=== Required work ===
Of the lines below, count those containing the word "scientific". Reply with the number alone.

(Stored data)

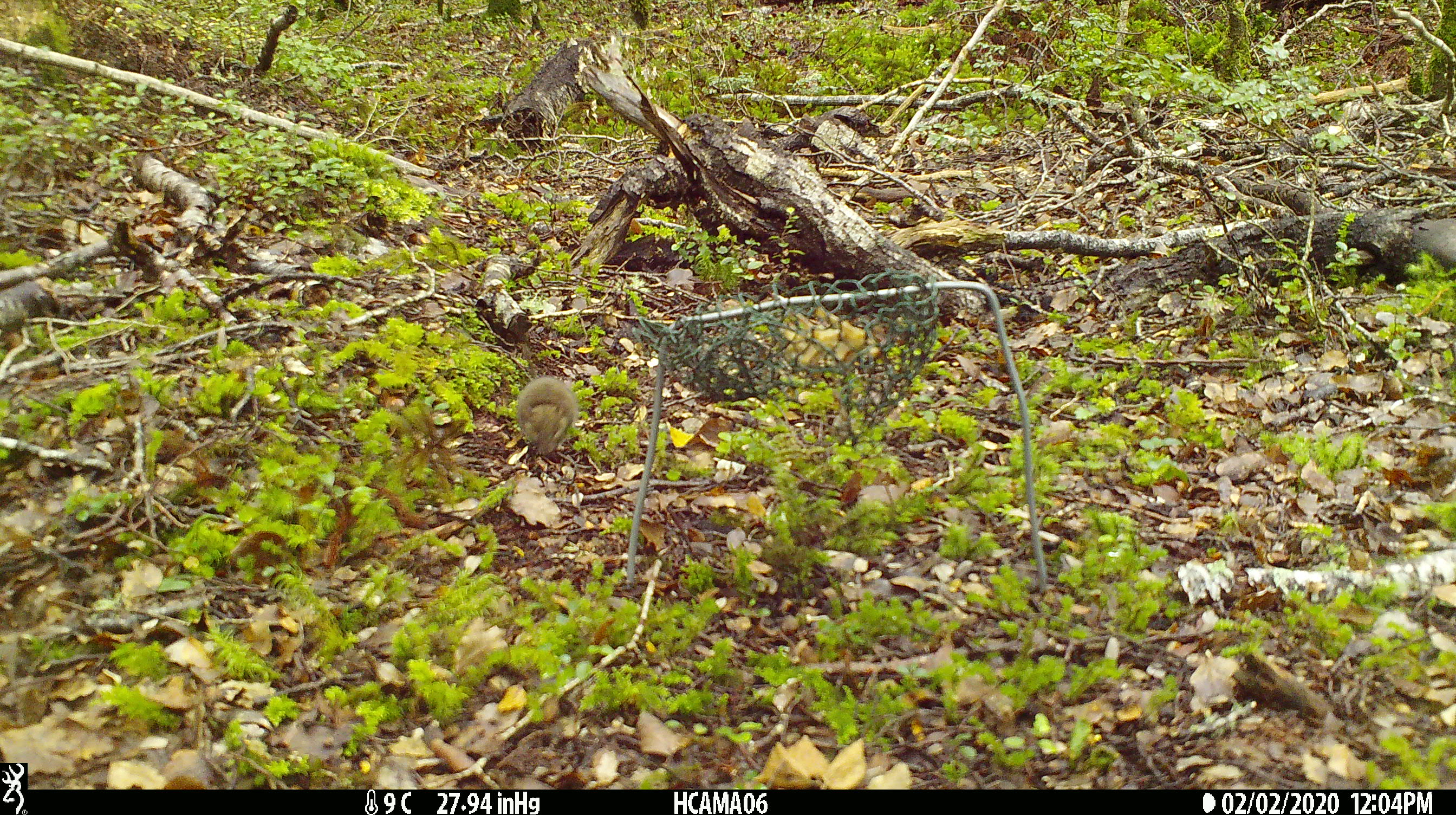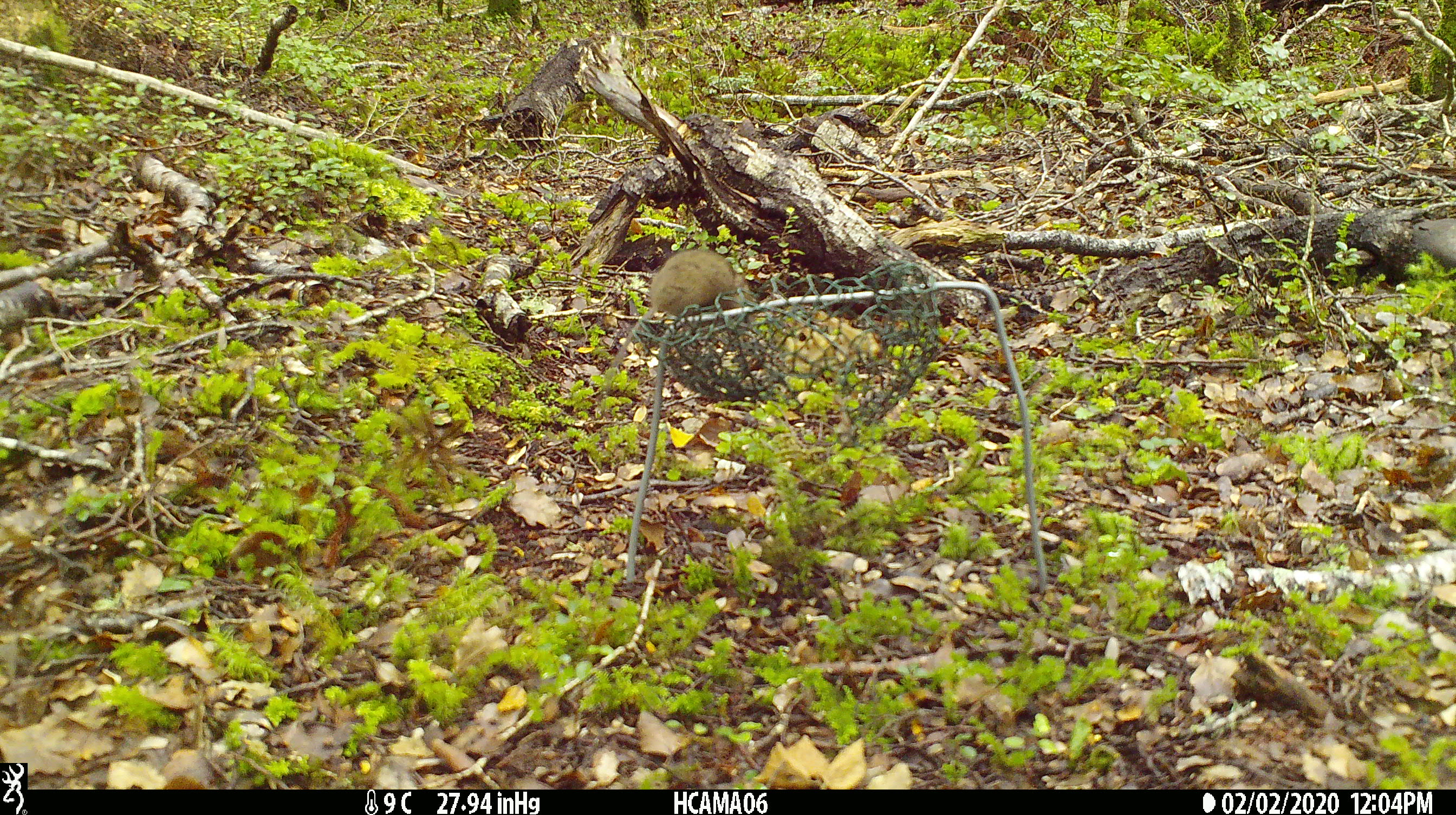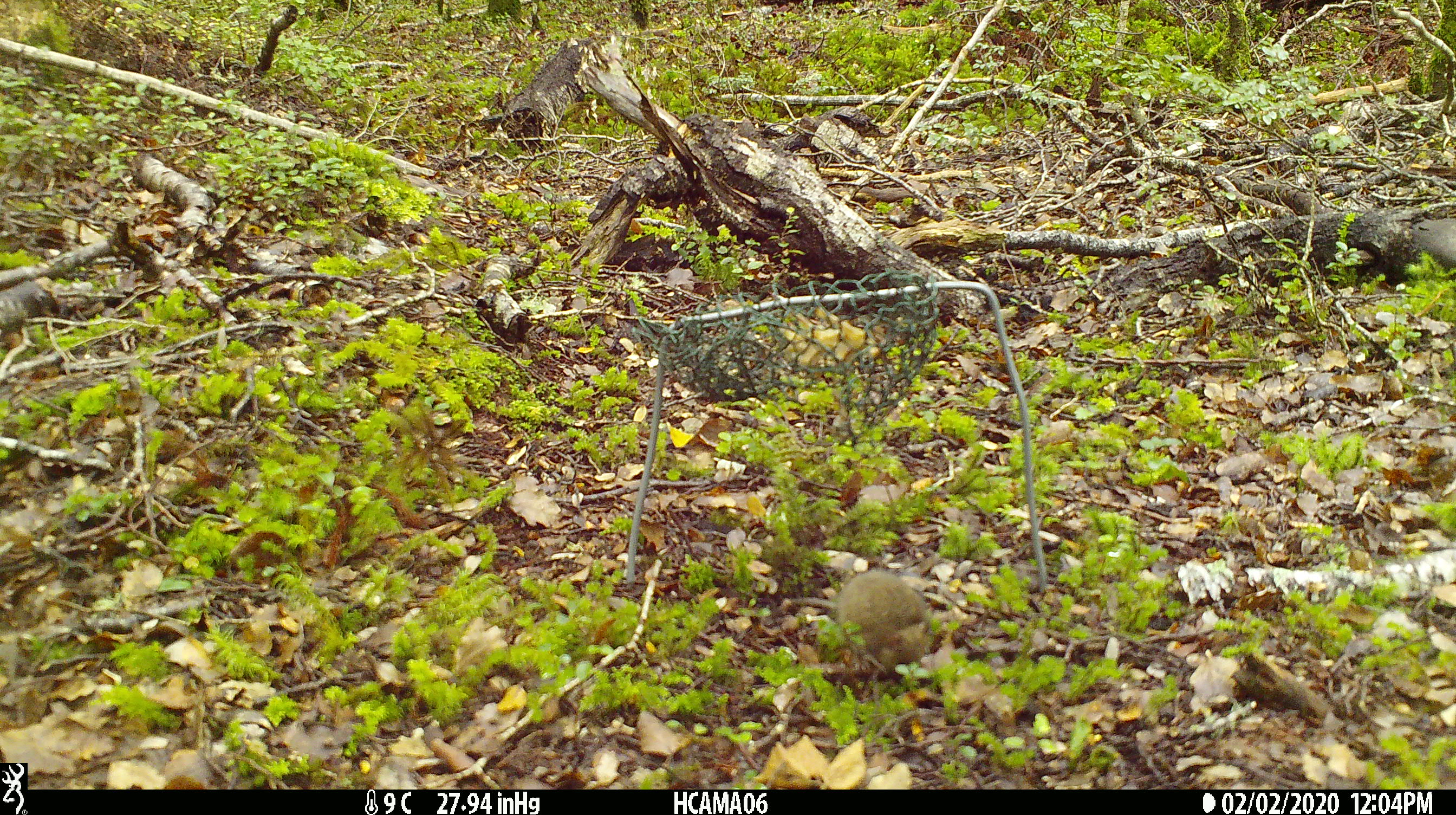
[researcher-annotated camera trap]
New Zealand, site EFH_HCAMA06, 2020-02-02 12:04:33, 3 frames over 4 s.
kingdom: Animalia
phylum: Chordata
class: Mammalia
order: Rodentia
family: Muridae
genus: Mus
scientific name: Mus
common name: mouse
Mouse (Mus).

==

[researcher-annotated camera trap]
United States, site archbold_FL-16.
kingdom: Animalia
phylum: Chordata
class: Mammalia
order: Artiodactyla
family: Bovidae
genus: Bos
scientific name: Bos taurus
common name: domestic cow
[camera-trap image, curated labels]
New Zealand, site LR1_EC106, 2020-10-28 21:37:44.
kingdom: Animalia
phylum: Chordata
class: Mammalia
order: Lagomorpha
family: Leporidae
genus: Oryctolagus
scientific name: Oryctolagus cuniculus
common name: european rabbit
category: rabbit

=== Exercise solution ===
3